Germany leads the way in recycling end-of-life automobiles among European nations, according to a study by a U.K. recycling lobby group.
The study by SaveOnEnergy finds the automaking powerhouse outperformed the European Union’s average recovery and reuse score by 7.75%. Italy languished in the second-to-last spot, underperforming the EU rate from 2006 to 2018 by an average of -6.99%.
The End-of-Life Vehicles Directive is a legal act of the EU following research showing autos that have reached the end of their useful lives create between 8 million and 9 million metric tons of waste going straight to European landfills annually.
SaveOnEnergy says it used Eurostat End-Of-Life Vehicle Waste Management Operations data to build its ranking of best and worst recyclers. It measured the total tonnage of vehicles reused and recovered to calculate total vehicle waste as a percentage.
To draw a comparison between the performance of each EU country, the organization compared each country's reuse and recovered rate to the average rate across the EU from 2006 to 2018. To calculate the total tonnage reused and recovered as a percentage of total waste, it divided the sum of the total reused and the total recovered by total waste and multiplied by 100.
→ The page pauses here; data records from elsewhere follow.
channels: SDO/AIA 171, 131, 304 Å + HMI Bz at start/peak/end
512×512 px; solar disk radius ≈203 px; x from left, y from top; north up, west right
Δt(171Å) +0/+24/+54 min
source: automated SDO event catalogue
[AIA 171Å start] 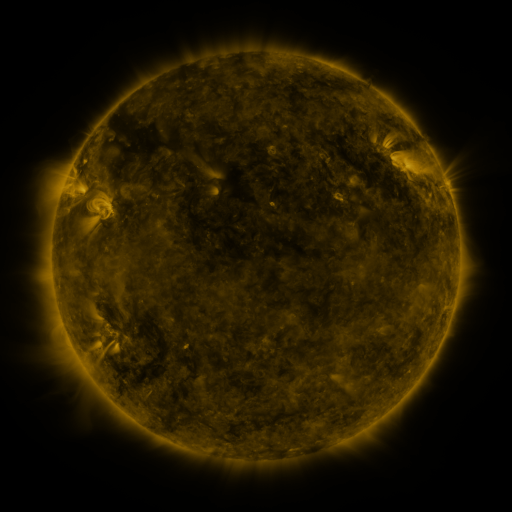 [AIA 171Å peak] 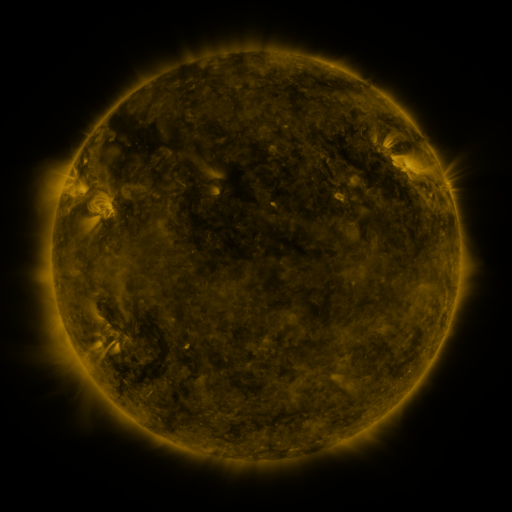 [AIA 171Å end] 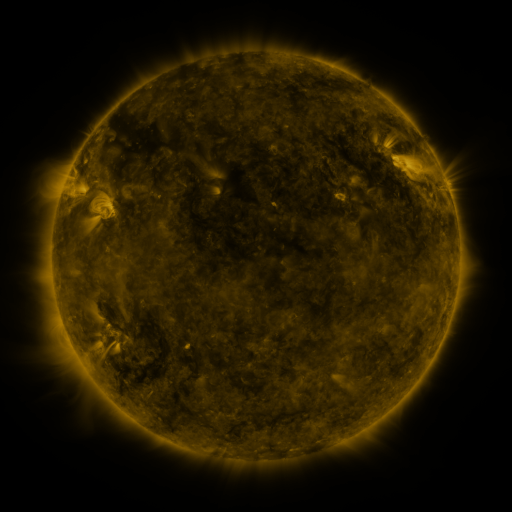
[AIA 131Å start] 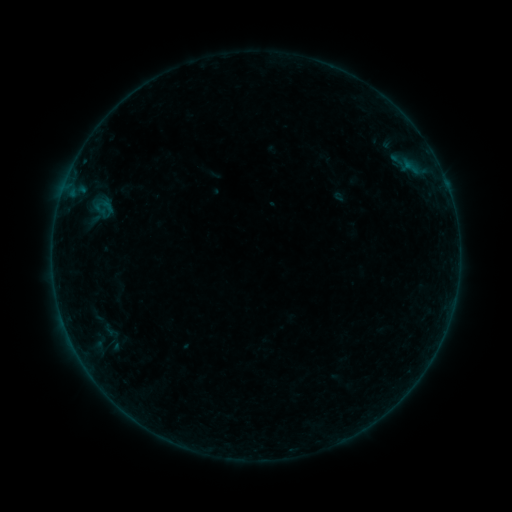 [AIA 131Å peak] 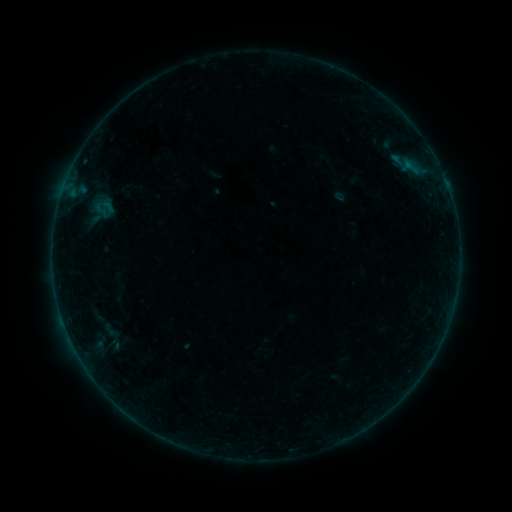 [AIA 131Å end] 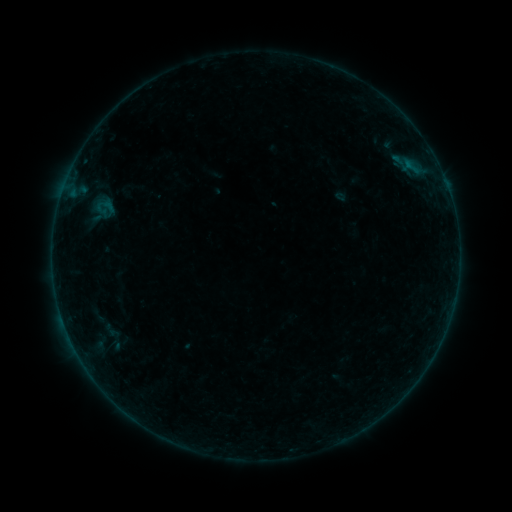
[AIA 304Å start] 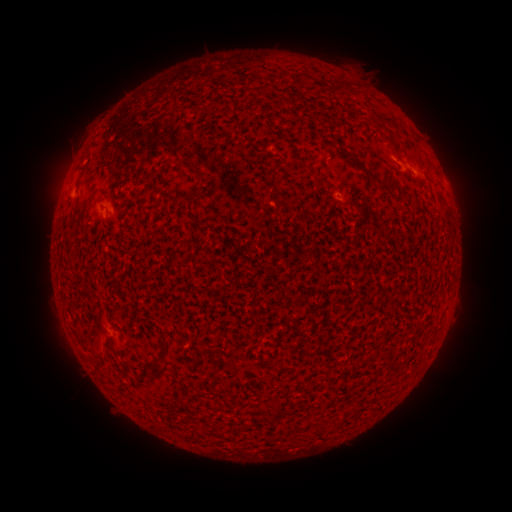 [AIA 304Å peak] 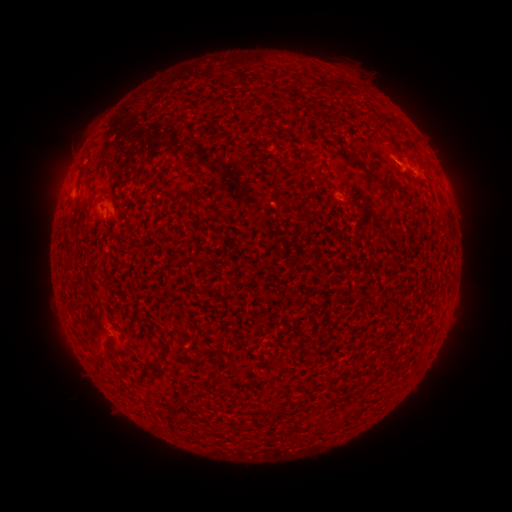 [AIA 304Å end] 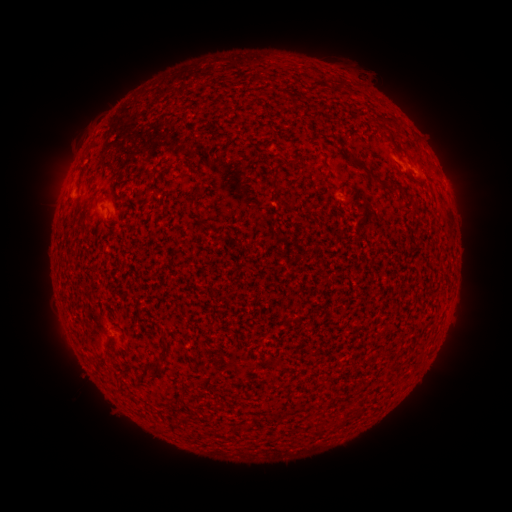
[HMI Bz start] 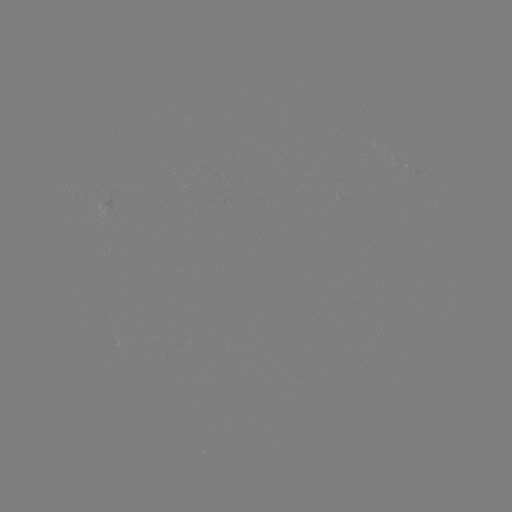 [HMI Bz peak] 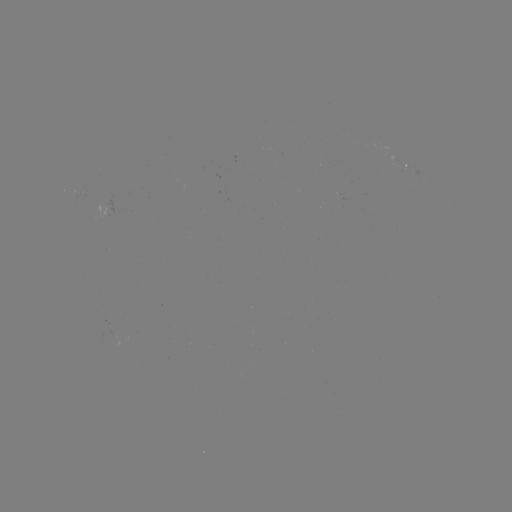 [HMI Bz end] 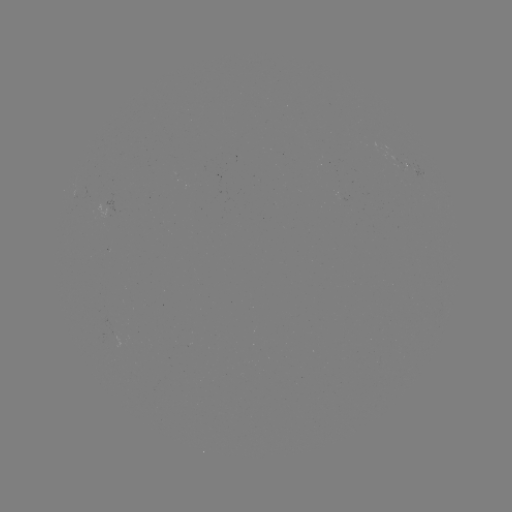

Behind Germany in second place is Austria which recorded a rate of 4.79%, followed by Iceland with an average of 4.28%. In fourth place is the Netherlands by an average of 3.16%, and in fifth is Belgium who outperformed the EU by an average of 2.93%. Ranked last, with data only available from 2010 to 2016, was Malta, underperforming the EU recovery and reuse rate by an average of -17.60%.